The Muslim League was the original successor of the All-India Muslim League that led the Pakistan Movement to achieve an independent nation. Five of the country's Prime Ministers have been affiliated with this party, namely Liaquat Ali Khan, Khwaja Nazimuddin, M. A. Bogra, Chaudhry Muhammad Ali, and I. I. Chundrigar. The Muslim League was defeated in the 1955 elections to the Constituent Assembly by a political alliance known as the United Front. However, Prime Minister C. M. Ali and Prime Minister Chundrigar were appointed to lead a minority government. The party was dissolved in 1958 after the declaration of Martial Law by General Muhammad Ayub Khan, the Commander-in-Chief of Pakistan Army.

History

On the foundation of Pakistan, the President of the All-India Muslim League, Jinnah, became the new nation's Governor-General, and the secretary general of the Muslim League, Liaquat Ali Khan became Prime Minister. The All-India Muslim League was disbanded in December 1947 and succeeded by two organisations, the Muslim League and the Indian Union Muslim League, the first being its original successor in Pakistan.  Jinnah resigned as the president of the Muslim League on 17 December and the two Muslim Leagues respectively elected Ch. Khaliquzzaman as President of the Muslim League (Pakistan) and Muhammad Ismail as the president for Indian Union Muslim League.

Ideology
The party remained the chief governing party for the early years after the partition. Under the premiership of Liaquat Ali Khan, the ML government successfully drafted the Objectives Resolution. Although Khan was a progressive, he introduced constitutional reforms in line with religious values and principles. The party however adopted a conservative platform under Khwaja Nazimuddin. Nazimuddin opposed equal minority rights and thus, the party lost the support of much of the progressive elite. However, much of his policies were repealed by his successors like Bogra and Ali, who promoted all sorts of liberties and equalities.
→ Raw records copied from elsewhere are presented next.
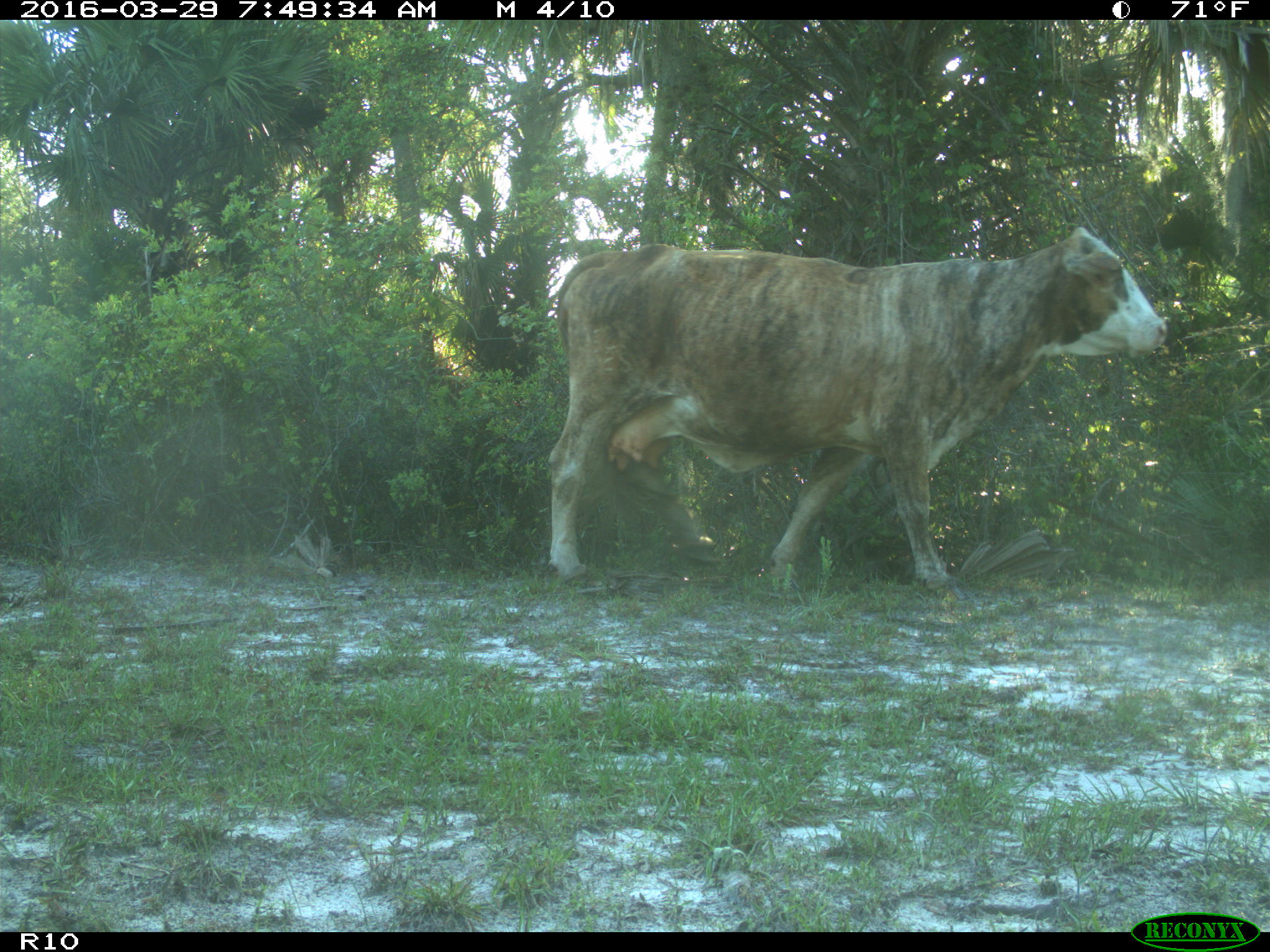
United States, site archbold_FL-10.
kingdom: Animalia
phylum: Chordata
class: Mammalia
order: Artiodactyla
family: Bovidae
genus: Bos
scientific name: Bos taurus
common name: domestic cow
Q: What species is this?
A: Bos taurus (domestic cow).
The party's economic policies were pro-Capitalist. Prime Ministers like Khan and Bogra were keen supporters of a Western-style economy and promoted Economic liberalism and Fiscal conservatism. In the 1950s, Pakistan signed the pro-Capitalist pacts like CENTO and SEATO, quenching any possible chance of communist influence in the country. Despite Muslim League's support for Islam, the party did not take any action against the Usury payments, attracting criticism from religious parties.

End of party
Jinnah died in September 1948 and Liaquat was assassinated in October 1951. Robbed of its two senior leaders, the League began to disintegrate. By 1953, dissensions within the League had led to the formation of several different political parties. Liaquat was succeeded by Khawaja Nazimuddin, a Bengali, who was forced out of office in April 1953. Pakistan was racked by riots, and in the first national elections in May 1955 (held by a system of indirect voting) the League was heavily defeated.

In October 1958, the Army seized power and the martial law regime of Muhammad Ayub Khan banned all political parties. This was the end of the old Muslim League.
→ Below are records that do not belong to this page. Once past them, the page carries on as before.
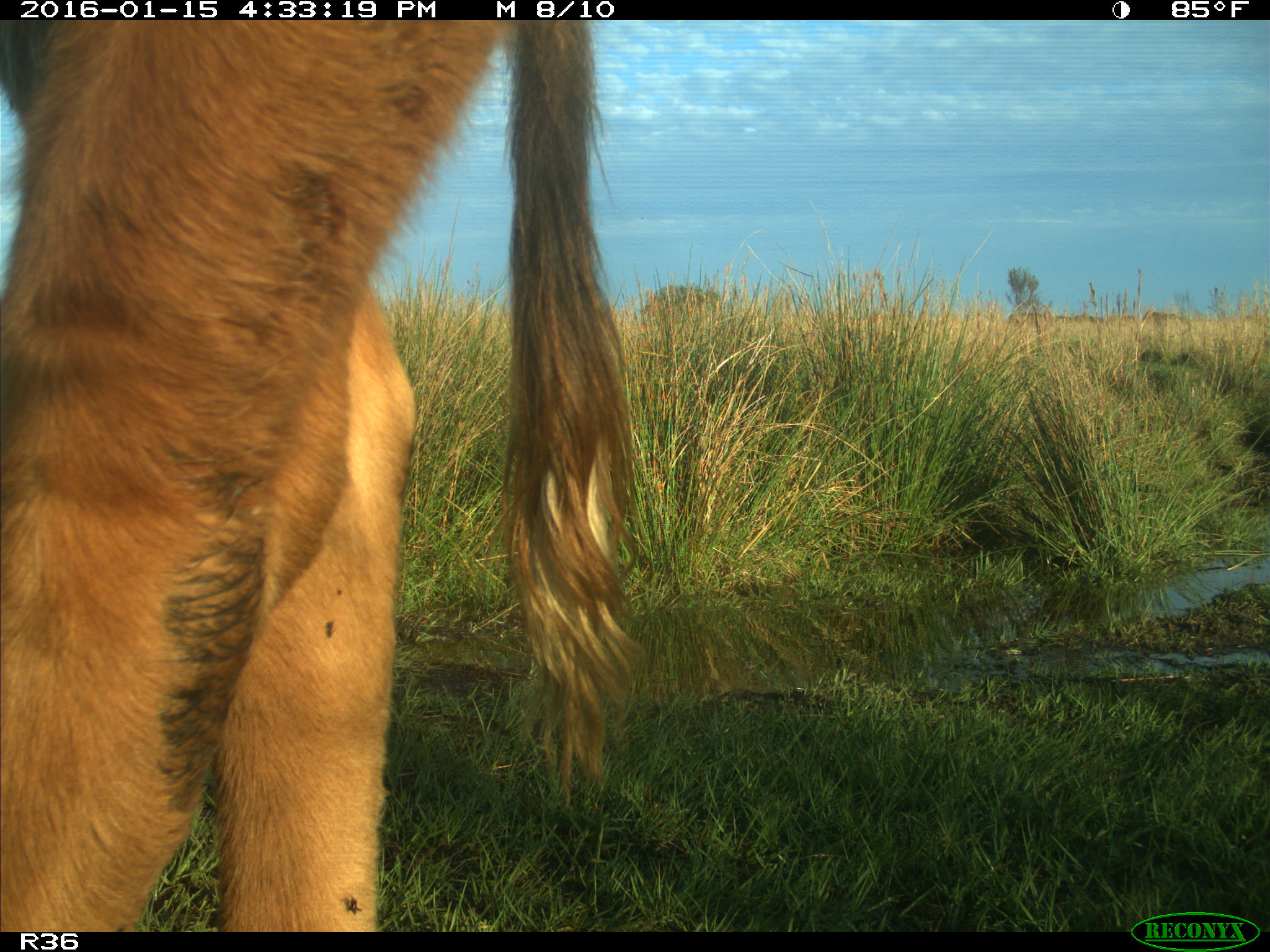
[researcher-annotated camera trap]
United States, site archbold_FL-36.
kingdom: Animalia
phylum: Chordata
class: Mammalia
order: Artiodactyla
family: Bovidae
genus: Bos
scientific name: Bos taurus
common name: domestic cow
Other parties by the same name
The name still held great prestige, however, and Ayub Khan later formed a new party, the Convention Muslim League. The opposition faction became known as the Council Muslim League. This latter group joined a united front with other political parties in 1967 in opposition to the regime. But when the military regime of Agha Mohammad Yahya Khan fell in December 1971, and Pakistan's first genuine free elections were held but the military did not allow the majority winner to take office. Bhutto's PPP was swept out of power: West Pakistan dominated by the Pakistan Peoples Party of Zulfikar Ali Bhutto lost massively and the Awami League of East Pakistan heavily won the ballot 
under Sheikh Mujibur Rahman. However, a larger conspiracy did not allow Awami League to be sworn into power. War ensued and East Pakistan became  Peoples Republic of Bangladesh on 26 March 1971.
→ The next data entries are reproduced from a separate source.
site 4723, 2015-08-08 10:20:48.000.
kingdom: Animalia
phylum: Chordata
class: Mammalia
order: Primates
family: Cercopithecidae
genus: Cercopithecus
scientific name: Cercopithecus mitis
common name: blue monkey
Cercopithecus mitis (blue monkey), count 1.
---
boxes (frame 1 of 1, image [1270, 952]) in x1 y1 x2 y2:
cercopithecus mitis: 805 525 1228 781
After 1971 in Pakistan (West) the PPP led by Zulfiqar Ali Bhutto took power. 1977 Bhutto was removed by General Ziaul Haq through a coup. 1988, after the death of Pakistan's military ruler and later civilian President Muhammad Zia-ul-Haq, a new Muslim League was formed under the leadership of Nawaz Sharif, but it had no connection with the original Muslim League. Sharif was Prime Minister from 1990 to 1993 and again from 1997 to 1999, when he was ousted in Pakistan's third military coup. At the controversial elections held by the military regime of Pervez Musharraf in October, five different parties using the name Muslim League contested seats. The largest of these, the Pakistan Muslim League (Quaid-e-Azam), won 69 seats out of 272, and the Pakistan Muslim League (Nawaz), loyal to Nawaz Sharif, won 19 seats. After the elections in 2008, Quaid-e-Azam league was in the ruling coalition and the Nawaz Sharif's Muslim League sat in opposition. In the recent 2013 elections Pakistan Muslim League (Nawaz) emerged as the largest party in the country; the party formed its government at the center and Nawaz Sharif was re elected for third term as Prime Minister of Pakistan.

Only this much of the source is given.